El discurso que el pasado sábado pronunció el arzobispo de Santiago, monseñor Barrios, es un ejemplo paradigmático de esa concepción transnochada y una expresión recalcitrante de un talante impertérrito ante el signo de los tiempos. Lo que subyace a estos planteamientos es la resistencia de la Iglesia, con la increíble complicidad de los poderes públicos democráticos, a reconocer el Estado no confesional y a aceptar el pluralismo político, ideológico y religioso de la sociedad española. Pretenden volver a los tiempos de la constitución natural, de la Iglesia influyente en lo temporal con la pretensión insostenible de ejercer un protagonismo social preponderante. Por eso la Iglesia no acepta una ética laica válida para todos los ciudadanos, más allá de sus creencias e ideologías, que sirva de base a las normas jurídicas que regulan nuestra convivencia.
Los poderes democráticos no deben mantener tradiciones obsoletas como la ofrenda al Apóstol
Pero las sociedades europeas se basan precisamente en la ética civil, que no es una verdad revelada sino la consecuencia de su evolución social y cultural. En efecto, la expropiación de los monasterios católicos en la Inglaterra del XVI; la expulsión de los jesuítas decretada por Luis XIV en Francia en el siglo XVII y por Carlos III en España en el XVIII; la expropiación y redistribución de los bienes de la Iglesia realizada por los revolucionarios franceses en el XVIII; la desamortización y venta de los bienes de la Iglesia Católica impulsada por Mendizábal en la España del siglo XIX, o la prohibición del establecimiento de la Compañía de Jesús en la Confederación Helvética mediante precepto constitucional en 1848, son sólo algunos hitos en un largo proceso histórico que ha ido desbrozando las sociedades europeas desde hace cinco siglos y construyendo progresivamente un modelo social en el que el individuo es el referente central y su libertad es inalienable, en el que la razón sirve de fundamento a las instituciones, en el que el conflicto social es la base de la representación democrática de la voluntad general, en el que, por fin, la soberanía reside en el pueblo.

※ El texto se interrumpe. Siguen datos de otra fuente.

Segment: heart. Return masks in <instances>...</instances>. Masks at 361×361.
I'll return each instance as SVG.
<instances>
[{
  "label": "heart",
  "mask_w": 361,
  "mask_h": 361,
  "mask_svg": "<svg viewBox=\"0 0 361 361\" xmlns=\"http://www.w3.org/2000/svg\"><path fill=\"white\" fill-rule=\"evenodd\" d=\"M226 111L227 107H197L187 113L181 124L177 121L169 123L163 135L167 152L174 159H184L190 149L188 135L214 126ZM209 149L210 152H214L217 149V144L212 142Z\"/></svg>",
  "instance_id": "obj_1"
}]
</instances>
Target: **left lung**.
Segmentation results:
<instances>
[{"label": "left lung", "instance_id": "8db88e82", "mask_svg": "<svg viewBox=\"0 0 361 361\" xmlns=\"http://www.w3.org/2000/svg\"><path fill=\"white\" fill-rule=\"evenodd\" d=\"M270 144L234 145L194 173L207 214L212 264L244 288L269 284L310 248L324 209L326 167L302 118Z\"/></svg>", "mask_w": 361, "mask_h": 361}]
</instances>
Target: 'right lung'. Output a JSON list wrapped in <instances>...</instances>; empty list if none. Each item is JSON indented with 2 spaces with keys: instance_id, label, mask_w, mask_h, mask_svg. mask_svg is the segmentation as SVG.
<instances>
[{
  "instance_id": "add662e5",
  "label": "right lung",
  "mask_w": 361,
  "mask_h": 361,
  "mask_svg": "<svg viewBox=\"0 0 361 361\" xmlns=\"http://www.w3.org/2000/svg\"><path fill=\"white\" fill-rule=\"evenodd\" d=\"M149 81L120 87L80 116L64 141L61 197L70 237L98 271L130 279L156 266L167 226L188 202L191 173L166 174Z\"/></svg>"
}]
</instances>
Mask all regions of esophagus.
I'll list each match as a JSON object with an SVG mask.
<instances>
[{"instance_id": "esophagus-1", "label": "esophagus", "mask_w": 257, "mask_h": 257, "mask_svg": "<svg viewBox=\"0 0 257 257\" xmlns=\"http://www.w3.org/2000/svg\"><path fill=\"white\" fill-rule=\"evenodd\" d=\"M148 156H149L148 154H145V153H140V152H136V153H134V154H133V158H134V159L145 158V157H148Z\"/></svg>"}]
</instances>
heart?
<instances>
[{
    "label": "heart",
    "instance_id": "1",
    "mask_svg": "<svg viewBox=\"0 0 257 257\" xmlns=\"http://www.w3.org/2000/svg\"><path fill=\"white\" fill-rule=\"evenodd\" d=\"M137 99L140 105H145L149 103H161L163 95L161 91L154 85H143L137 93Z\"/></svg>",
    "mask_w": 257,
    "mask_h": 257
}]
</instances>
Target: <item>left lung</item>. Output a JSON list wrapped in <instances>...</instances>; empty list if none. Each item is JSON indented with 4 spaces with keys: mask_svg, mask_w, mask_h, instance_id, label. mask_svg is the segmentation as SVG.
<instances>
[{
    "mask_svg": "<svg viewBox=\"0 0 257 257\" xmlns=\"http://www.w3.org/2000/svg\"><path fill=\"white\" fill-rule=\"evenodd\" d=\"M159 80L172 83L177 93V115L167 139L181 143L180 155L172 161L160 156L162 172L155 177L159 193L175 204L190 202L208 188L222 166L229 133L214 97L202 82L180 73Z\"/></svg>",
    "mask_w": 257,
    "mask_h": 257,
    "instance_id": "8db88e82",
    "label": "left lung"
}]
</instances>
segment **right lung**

El conflicto surge, como sucede ahora, cuando la Iglesia se muestra incapaz de adaptarse a esa evolución y pretende frenar el proceso civilizador, cuyo producto histórico genuino son las modernas democracias, asentadas en principios como la secularización, el carácter laico del poder o la disociación entre creencias y pensamiento racional. En coherencia con todo ello, los poderes públicos democráticos no deben contribuir a mantener tradiciones obsoletas que, como la ofrenda al Apóstol, sólo sirve para alentar y legitimar argumentos propios de otros tiempos. Tampoco deben confundir el respeto al hecho religioso y a la conciencia de los creyentes con el mantenimiento de privilegios eclesiásticos injustificables.

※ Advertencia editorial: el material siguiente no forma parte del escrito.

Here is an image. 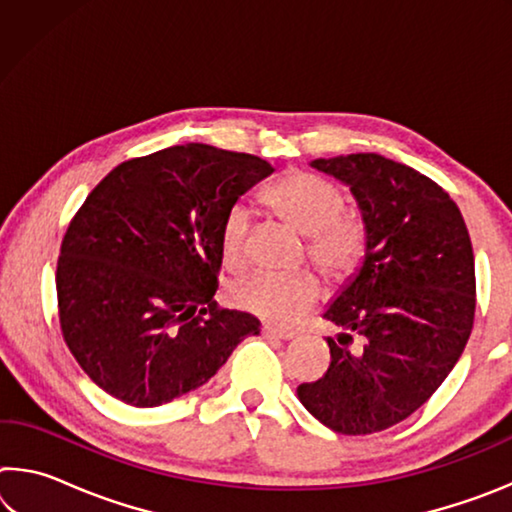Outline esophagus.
Segmentation results:
<instances>
[{
    "label": "esophagus",
    "instance_id": "34e87169",
    "mask_svg": "<svg viewBox=\"0 0 512 512\" xmlns=\"http://www.w3.org/2000/svg\"><path fill=\"white\" fill-rule=\"evenodd\" d=\"M262 334L266 336V339H277V341H291V339H296V332H293V329L271 327V325H264V327H262Z\"/></svg>",
    "mask_w": 512,
    "mask_h": 512
}]
</instances>
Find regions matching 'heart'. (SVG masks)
<instances>
[{
    "label": "heart",
    "mask_w": 512,
    "mask_h": 512,
    "mask_svg": "<svg viewBox=\"0 0 512 512\" xmlns=\"http://www.w3.org/2000/svg\"><path fill=\"white\" fill-rule=\"evenodd\" d=\"M275 216L305 235L307 259L327 280L341 282L357 271L366 255L368 230L357 212L343 207V192L311 171H291L262 194ZM250 214L232 205L221 225V255L232 271L248 259ZM320 298V282L307 271L293 275L255 273L230 291L232 305L271 325H293Z\"/></svg>",
    "instance_id": "b5f03b06"
}]
</instances>
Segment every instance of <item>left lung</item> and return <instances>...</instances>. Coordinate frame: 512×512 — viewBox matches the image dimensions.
Instances as JSON below:
<instances>
[{"instance_id": "obj_1", "label": "left lung", "mask_w": 512, "mask_h": 512, "mask_svg": "<svg viewBox=\"0 0 512 512\" xmlns=\"http://www.w3.org/2000/svg\"><path fill=\"white\" fill-rule=\"evenodd\" d=\"M311 167L350 187L368 244L323 314L341 329L327 336L329 368L298 397L325 427L366 436L418 411L461 359L476 309L472 241L445 189L406 164L352 153Z\"/></svg>"}]
</instances>
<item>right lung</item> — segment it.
<instances>
[{
    "mask_svg": "<svg viewBox=\"0 0 512 512\" xmlns=\"http://www.w3.org/2000/svg\"><path fill=\"white\" fill-rule=\"evenodd\" d=\"M273 167L257 155L183 144L121 162L69 223L56 268L69 352L117 400L151 409L216 375L259 334L219 309L225 214Z\"/></svg>",
    "mask_w": 512,
    "mask_h": 512,
    "instance_id": "right-lung-1",
    "label": "right lung"
}]
</instances>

Es imprescindible abrir un debate, sereno pero riguroso, sobre lo que representan actos como el que todos los años tiene lugar en la catedral compostelana, porque en el fondo esa reflexión se extiende a temas que, como el laicismo, afectan decisivamente al mandato constitucional y que han influido de forma determinante en la historia de nuestro país.